Edmond Dantès is a promising young sailor growing up in the French fishing village of Marseilles. Just as he is preparing to accept the captainship of his vessel and to marry the love of his life, Dantès is framed as a Bonapartist, a heinous crime in the eyes of the Royalist regime of early 19th century France. The Count of Monte Cristo tells the epic tale of Dantès’s imprisonment within the grim Chateau D’If, his eventual escape, and his protracted revenge against the three men who plotted his downfall. We hear the stories of bandits, smugglers, and aristocrats; we’re taken from the southern coast of France to the mountain villages of the Orient to the raucous Roman Carnival. In the process, we’re faced with a challenge to our previously-held notions of good and evil, which are twisted and bent by the story of the Count.
I certainly won’t be the first to comment on the religious themes in The Count, which abound. Dantès is buried in the tomb that that is the Chateau D’If, only to be reborn 14 years later to carry out the will of God. His coat of arms depicts a mountain on a field of azure, with a red cross atop it. This mountain is probably Monte Cristo, which is all at once a heap of rock in the Mediterranean; a smuggler’s hideout; the home to the Count’s massive trove of buried treasure; and the Count’s namesake. But this coat of arms may also allude to Calvary, the mountain upon which Christ was crucified. The Count of Mount Christ invites comparison to Jesus himself.
More interesting to me than the similarities, though, were the differences between the Count and Christ. Far from a picture of forgiveness, the Count is hatred incarnate. Caged by stone and iron, Dantès touches the brink of insanity as he comes to terms with the death of his father and infidelity of his lover, inevitable given the passing of years so numerous that Dantès no longer scrawls them onto his dungeon’s pitiless walls. The man who escapes is no longer Edmond Dantès—and how could he be? Still, this reader mourns the loss of the charming, likable boy from Marseilles. In his place, we have the Count of Monte Cristo. This is a man who smirks at the idea of duels, because, though easy to win (the Count was an unrivaled marksman) they deliver a mere bullet to the head, a punishment far too lenient for someone who bears deep, essential suffering. This is a man who exhibits the finest manners in Paris’s elite drawing rooms, but also owns slaves and speaks crassly of them. Monte Cristo compares Ali, his obedient Nubian slave who had had his tongue cut out by a previous captor, to a dog. Haydée, the daughter of a legendary Ottoman Pasha, is likened by the Count at various times in the book, or all at once, to a slave, a daughter, a sister, and a wife. Finally, this is a man who exacts a revenge so crushing, upon guilty and innocent alike, that Monte Cristo has to re-visit the Chateau D’If to steel his resolve so that he won’t succumb to mercy.

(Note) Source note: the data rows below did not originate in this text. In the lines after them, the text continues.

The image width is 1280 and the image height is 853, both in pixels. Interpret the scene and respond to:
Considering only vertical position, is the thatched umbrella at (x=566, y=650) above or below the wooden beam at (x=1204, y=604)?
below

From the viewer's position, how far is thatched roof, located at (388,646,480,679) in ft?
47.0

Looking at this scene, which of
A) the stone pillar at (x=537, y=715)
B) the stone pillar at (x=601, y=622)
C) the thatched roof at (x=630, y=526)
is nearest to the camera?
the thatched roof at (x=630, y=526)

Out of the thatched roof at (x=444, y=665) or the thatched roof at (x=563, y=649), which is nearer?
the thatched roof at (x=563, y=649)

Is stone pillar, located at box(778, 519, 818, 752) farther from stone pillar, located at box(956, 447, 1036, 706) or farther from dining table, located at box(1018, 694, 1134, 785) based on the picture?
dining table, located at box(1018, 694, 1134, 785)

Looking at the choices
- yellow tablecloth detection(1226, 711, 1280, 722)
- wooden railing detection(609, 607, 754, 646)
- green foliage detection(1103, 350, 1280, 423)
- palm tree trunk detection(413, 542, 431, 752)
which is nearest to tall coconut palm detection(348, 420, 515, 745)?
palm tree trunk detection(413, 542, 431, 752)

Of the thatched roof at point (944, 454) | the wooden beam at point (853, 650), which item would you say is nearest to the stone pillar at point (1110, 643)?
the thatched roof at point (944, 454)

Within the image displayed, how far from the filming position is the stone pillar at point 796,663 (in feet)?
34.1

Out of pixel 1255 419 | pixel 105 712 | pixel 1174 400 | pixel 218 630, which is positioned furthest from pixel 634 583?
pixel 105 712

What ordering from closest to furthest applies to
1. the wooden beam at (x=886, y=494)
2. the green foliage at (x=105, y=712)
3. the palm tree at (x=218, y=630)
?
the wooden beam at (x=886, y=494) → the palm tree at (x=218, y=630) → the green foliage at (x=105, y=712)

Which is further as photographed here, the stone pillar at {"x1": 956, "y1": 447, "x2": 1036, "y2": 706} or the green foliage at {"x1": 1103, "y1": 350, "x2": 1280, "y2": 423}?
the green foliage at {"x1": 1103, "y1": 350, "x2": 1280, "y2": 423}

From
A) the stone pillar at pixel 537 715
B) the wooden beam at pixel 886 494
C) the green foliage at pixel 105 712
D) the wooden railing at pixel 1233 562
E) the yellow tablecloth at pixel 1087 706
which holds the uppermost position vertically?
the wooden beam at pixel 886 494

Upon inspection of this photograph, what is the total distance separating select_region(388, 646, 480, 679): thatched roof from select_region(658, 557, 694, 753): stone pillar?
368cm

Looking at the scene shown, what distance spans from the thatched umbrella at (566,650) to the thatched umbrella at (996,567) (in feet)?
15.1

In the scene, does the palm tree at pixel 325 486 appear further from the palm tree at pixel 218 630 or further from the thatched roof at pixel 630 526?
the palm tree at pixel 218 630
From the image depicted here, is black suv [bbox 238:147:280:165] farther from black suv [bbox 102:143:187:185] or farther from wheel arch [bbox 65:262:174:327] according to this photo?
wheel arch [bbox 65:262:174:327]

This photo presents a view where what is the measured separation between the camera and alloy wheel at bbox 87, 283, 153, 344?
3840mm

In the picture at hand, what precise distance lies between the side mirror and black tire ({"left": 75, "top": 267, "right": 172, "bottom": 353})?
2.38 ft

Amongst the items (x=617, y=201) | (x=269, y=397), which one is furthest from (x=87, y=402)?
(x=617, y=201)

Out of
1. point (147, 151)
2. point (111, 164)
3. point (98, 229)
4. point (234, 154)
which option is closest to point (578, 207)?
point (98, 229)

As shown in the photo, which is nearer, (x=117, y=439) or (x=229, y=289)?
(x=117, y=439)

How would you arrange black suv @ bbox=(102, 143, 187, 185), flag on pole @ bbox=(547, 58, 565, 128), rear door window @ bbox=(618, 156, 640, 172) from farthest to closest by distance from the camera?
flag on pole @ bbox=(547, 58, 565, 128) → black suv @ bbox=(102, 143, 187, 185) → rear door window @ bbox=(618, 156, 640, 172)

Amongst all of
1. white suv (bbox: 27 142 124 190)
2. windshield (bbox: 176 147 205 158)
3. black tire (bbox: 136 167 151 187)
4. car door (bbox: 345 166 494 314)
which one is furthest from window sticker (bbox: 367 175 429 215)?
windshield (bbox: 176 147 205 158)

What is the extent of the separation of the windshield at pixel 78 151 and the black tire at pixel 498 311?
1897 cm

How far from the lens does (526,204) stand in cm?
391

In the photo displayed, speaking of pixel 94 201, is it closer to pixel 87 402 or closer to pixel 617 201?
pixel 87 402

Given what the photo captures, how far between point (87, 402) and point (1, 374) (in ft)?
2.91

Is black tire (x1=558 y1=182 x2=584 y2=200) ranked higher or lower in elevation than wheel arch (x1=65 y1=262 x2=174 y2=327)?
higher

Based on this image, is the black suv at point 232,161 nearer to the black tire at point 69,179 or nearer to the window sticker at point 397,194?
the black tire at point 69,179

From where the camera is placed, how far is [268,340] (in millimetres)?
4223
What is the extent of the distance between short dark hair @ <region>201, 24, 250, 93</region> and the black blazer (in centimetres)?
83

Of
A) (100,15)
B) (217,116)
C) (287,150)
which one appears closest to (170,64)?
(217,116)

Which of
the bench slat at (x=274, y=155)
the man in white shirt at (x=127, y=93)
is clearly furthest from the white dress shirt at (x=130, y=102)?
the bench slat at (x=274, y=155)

Monte Cristo is a self-proclaimed agent of Providence, submitting to and carrying out the will of God. Yet he admits that, at times, he considered himself, like Satan did, to be an equal of God, rather than a subordinate. And throughout much of the text, at least the people around Monte Cristo view him as a God-like figure. He seems to possess infinite wealth and infinite power; he has a mysterious ability to deliver both life and death. Indeed, he often appears to be less an agent of God and more a rival. Perhaps most interesting of all is that these two are difficult to distinguish.
On further reflection, both possibilities seem to be at odds with Christian thought. If Monte Cristo were an agent of God, then that God would have to be perfectly just, and exacting, and, by consequence, merciless. However, the Christian God seems to embody love, but not necessarily justice. We’ve seen in Christian literature, for instance, that wrongs are often not righted. It requires some suspension of disbelief on the part of the reader to grant that the Count is acting only according to the will of God, and not according to his own wishes.
The second possibility is also difficult to reconcile. The idea that the Count could rise up to equal God, and succeed, seems decidedly at odds with Christianity. In fact, it resembles Raskolnikov’s private musings in Crime and Punishment. The difference between these two texts, of course, is that the Count is successful. Perhaps The Count of Monte Cristo, though on its face a Christian-leaning work, should be re-evaluated as such.
We should entertain a third possibility. Both of the first two possibilities—that either God, or a man, could exact pure, perfect revenge—seem fantastical. And perhaps fantasy is exactly what they are. Dumas may have written The Count to illustrate the implausibility of perfect revenge. Perhaps Dantès’s visions of greatness were as illusory as Raskolnikov’s. To take this even further: what if if Edmond Dantès never left the Chateau D’If? What if the entirety of The Count was a dream, carried out in the mind of Dantès as he lay dying on his dungeon floor? What if, after the Count sailed off into the sunset in the book’s happy ending, Dumas omitted, but nonetheless imagined, the words “…and then he woke up?” But this is a possibility too horrible to even imagine.